An der Tagung nehmen unter anderem der Leiter des Amtes für Menschen- und Minderheitenrechte der serbischen Regierung, Petar Ladjevic, der Generalsekretär der Konferenz Europäischer Kirchen (KEK), Colin Williams und die Europa-Abgeordnete Erika Mann teil. Bischof Porfirije von Jegar, Diözese Backa (Novi Sad) leitet die Delegation der Serbischen Orthodoxen Kirche.

Seit 1999 bilden die jährlichen Konferenzen eine Plattform für Politiker, hochrangige Kirchenvertreter und Experten aus Serbien und Deutschland, um den Weg Serbiens und der Kirchen im europäischen Kontext zu diskutieren. Die Tagungen dienen dazu, Gespräche zu ermöglichen über die Lage Serbiens im heutigen Europa und über die Rolle der Kirchen im Prozess der Versöhnung und Stabilisierung der Situation auf dem Balkan. Teilnehmende sind Persönlichkeiten des kirchlichen, öffentlichen und politischen Lebens, sowie Fachleute aus Kirche und Politik aus Deutschland und Serbien.

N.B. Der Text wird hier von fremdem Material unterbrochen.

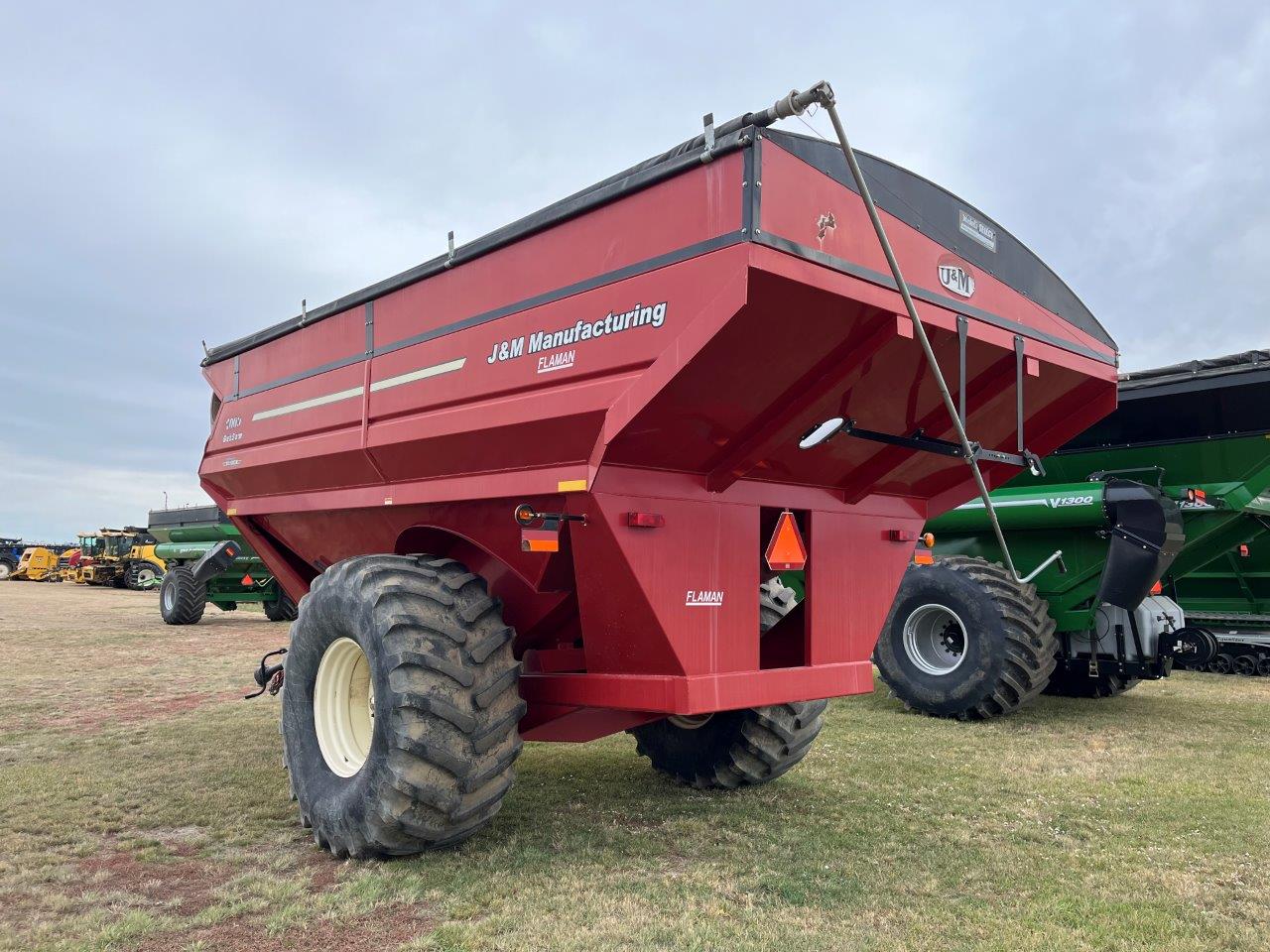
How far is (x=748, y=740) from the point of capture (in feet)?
15.3

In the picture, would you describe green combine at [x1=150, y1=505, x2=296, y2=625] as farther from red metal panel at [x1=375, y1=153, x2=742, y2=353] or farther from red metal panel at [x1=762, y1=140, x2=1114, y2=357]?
red metal panel at [x1=762, y1=140, x2=1114, y2=357]

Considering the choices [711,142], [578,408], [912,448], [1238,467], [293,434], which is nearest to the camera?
[711,142]

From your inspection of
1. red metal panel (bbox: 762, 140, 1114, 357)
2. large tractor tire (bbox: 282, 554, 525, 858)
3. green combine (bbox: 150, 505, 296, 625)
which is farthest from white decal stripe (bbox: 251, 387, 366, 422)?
green combine (bbox: 150, 505, 296, 625)

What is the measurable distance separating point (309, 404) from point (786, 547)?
2.82 m

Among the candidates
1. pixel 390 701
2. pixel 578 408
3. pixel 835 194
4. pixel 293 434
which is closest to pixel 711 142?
pixel 835 194

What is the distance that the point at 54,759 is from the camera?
→ 5.57 m

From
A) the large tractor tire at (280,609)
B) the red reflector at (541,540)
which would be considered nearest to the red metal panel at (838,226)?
the red reflector at (541,540)

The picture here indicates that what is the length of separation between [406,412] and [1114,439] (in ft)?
19.3

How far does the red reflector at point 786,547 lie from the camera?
400 centimetres

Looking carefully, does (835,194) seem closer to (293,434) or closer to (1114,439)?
(293,434)

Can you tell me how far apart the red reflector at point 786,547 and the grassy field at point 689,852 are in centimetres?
118

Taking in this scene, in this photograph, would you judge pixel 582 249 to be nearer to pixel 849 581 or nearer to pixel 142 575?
pixel 849 581

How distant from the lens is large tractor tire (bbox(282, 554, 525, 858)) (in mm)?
3518

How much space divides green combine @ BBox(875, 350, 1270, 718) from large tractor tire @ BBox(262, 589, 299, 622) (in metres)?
13.4
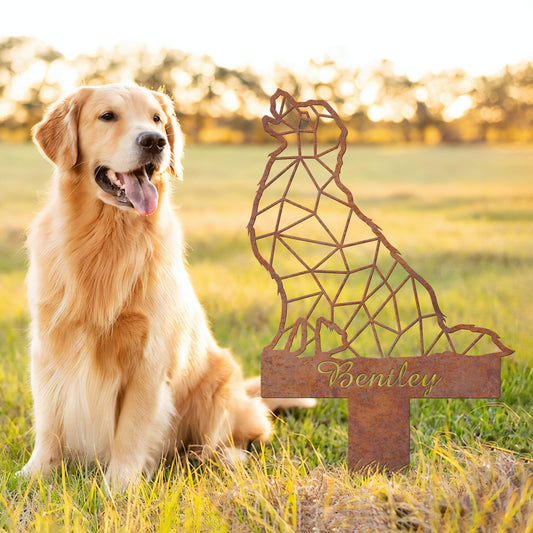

Zur diesjährigen Tagung, die am 27. und 28. April im Dietrich-Bonhoeffer-Haus, Ziegelstr. 30, 10117 Berlin, stattfindet, werden etwa siebzig Teilnehmende aus Serbien und Deutschland erwartet. Hauptreferate halten Professor Bogoljub Sijakovic, Religionsminister a.D. (Belgrad), Petar Ladjevic, Leiter des Amtes für Menschen- und Minderheitsrechte, Regierung der Republik Serbien (Belgrad) und Christoph Thiele, Kirchenamt der EKD (Hannover).

Es handelt sich bei der Tagungsreihe um einen begleitenden Prozess, dessen vorläufiges Ende noch nicht abzusehen ist, erläutert Auslandsbischof Schindehütte. Dieser Prozess habe bereits Einfluss genommen auf die Gesetzgebung in Serbien im Blick auf die Religionsgesetzgebung und die Verankerung des Religionsunterrichtes in der Schule. Weitere Themen der Gespräche seien die Menschenrechte, Kultur und Medien, die Rolle der Frau in Kirche und Gesellschaft, Militärseelsorge, Zivildienst und Sozialdienste der Kirche. 2003 fand die Konferenz erstmals in Serbien statt und stellte die Frage nach Kirche und Identität. Nach einer Konsultation 2004 in Berlin und 2005 in Golubac, Serbien, fand im August 2006 statt einer regulären Konferenz eine interkonfessionelle Studierendenkonferenz in Berlin mit Teilnehmenden aus dem Kosovo, dem serbischen Stammland und aus Deutschland statt.